begin GIVEN RECORDS
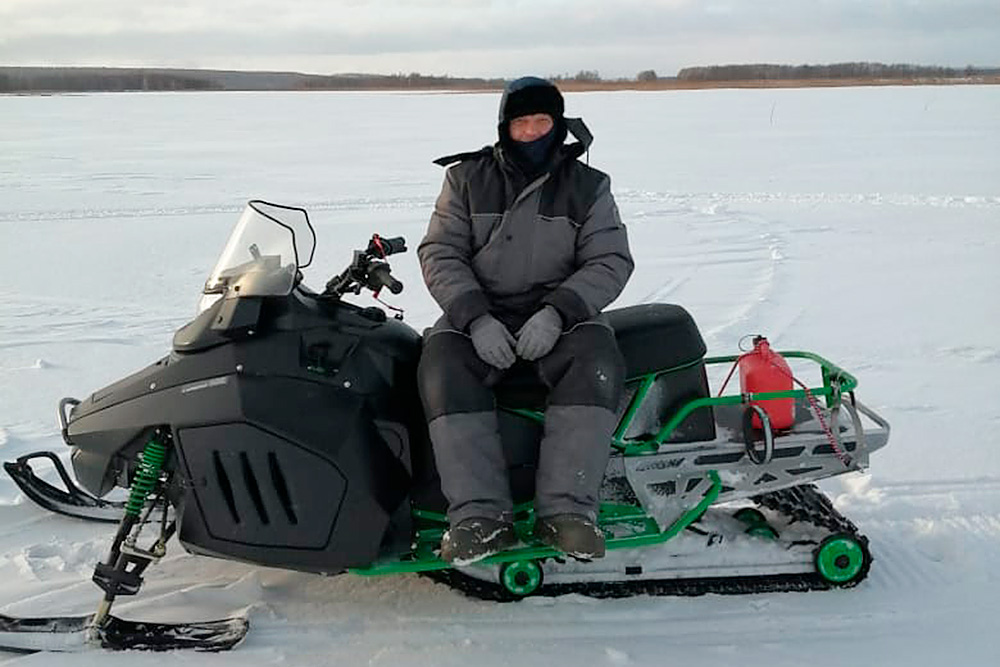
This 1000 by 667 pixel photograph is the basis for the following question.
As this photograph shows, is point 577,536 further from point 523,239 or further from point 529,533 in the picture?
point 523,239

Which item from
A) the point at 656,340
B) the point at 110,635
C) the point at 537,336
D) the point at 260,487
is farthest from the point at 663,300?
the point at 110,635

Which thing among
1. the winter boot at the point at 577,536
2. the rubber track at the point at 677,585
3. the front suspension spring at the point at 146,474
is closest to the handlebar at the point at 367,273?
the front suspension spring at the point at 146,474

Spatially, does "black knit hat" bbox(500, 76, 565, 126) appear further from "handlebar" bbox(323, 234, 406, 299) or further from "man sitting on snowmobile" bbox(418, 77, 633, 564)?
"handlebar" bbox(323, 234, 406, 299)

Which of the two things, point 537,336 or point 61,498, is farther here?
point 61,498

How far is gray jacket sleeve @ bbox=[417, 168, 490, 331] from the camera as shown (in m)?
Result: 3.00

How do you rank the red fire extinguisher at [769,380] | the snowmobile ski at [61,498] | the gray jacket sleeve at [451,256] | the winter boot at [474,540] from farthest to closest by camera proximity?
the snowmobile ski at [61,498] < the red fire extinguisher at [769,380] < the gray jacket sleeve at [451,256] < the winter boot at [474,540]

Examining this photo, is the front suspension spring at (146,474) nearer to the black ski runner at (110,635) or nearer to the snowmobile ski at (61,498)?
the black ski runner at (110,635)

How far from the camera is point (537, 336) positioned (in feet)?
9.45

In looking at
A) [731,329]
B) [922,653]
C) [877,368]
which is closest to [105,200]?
end GIVEN RECORDS
begin GIVEN RECORDS
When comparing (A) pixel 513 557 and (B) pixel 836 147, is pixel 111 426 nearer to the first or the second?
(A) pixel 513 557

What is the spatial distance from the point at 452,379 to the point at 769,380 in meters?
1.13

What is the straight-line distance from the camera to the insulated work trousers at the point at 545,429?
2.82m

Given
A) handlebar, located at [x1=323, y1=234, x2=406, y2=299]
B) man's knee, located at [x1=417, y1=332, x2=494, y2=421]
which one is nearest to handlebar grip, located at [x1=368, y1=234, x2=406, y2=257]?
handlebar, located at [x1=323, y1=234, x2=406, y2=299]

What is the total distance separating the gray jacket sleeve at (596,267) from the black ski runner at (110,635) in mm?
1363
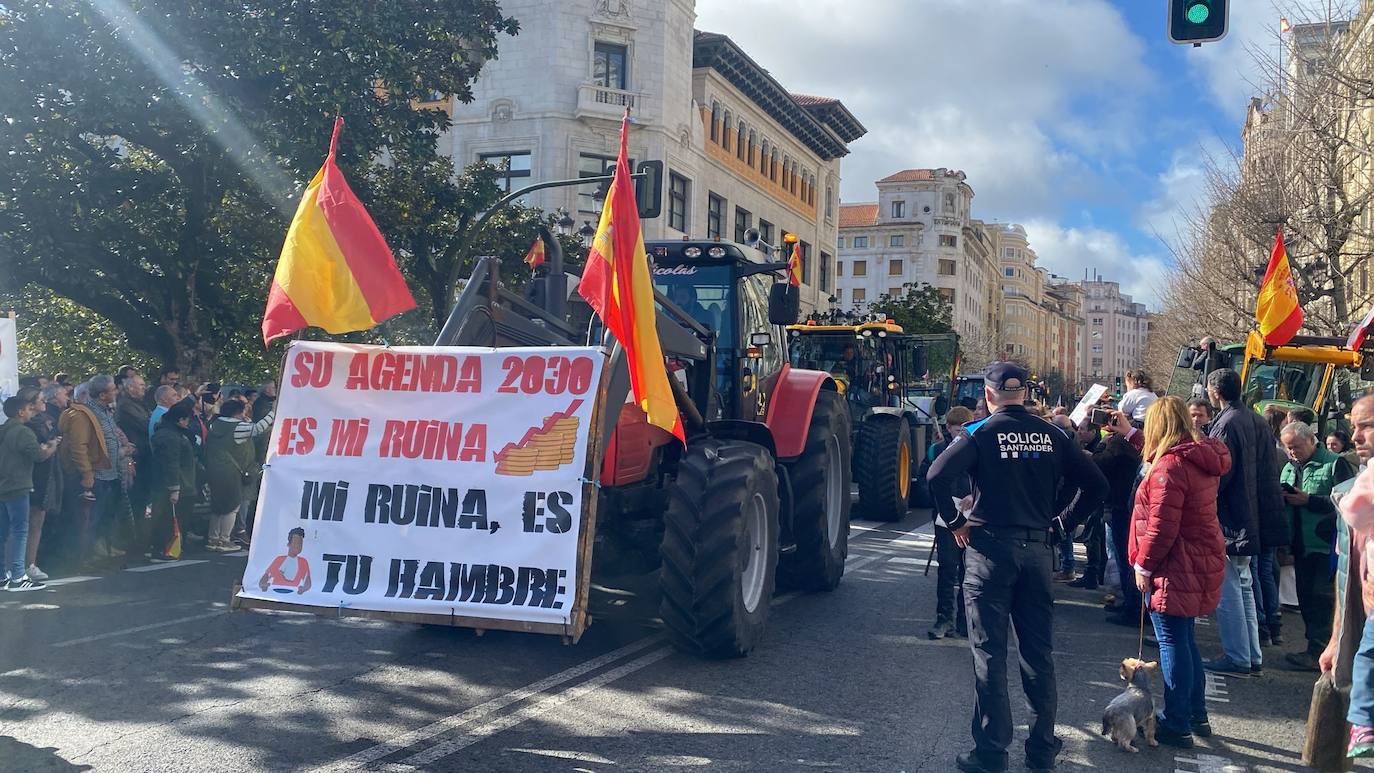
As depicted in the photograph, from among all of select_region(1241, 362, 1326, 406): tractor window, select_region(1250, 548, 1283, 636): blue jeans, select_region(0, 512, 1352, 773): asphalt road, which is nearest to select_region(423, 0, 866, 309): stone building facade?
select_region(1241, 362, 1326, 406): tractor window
end GIVEN RECORDS
> **TASK REQUIREMENTS**: Convert the stretch of the listing from the line containing "How far from" through the line containing "which is closest to [105,200]?" into a Markdown table with the columns Row and Line. Give each row its number, and omit blank lines.

> **RESULT OF THIS TASK**:
| Row | Line |
|---|---|
| 1 | How far from the camera is point (537, 336) positioned (in feet)? |
| 2 | 9.45 |
| 3 | In looking at |
| 4 | A) [731,329] |
| 5 | B) [922,653] |
| 6 | C) [877,368] |
| 7 | which is closest to [105,200]? |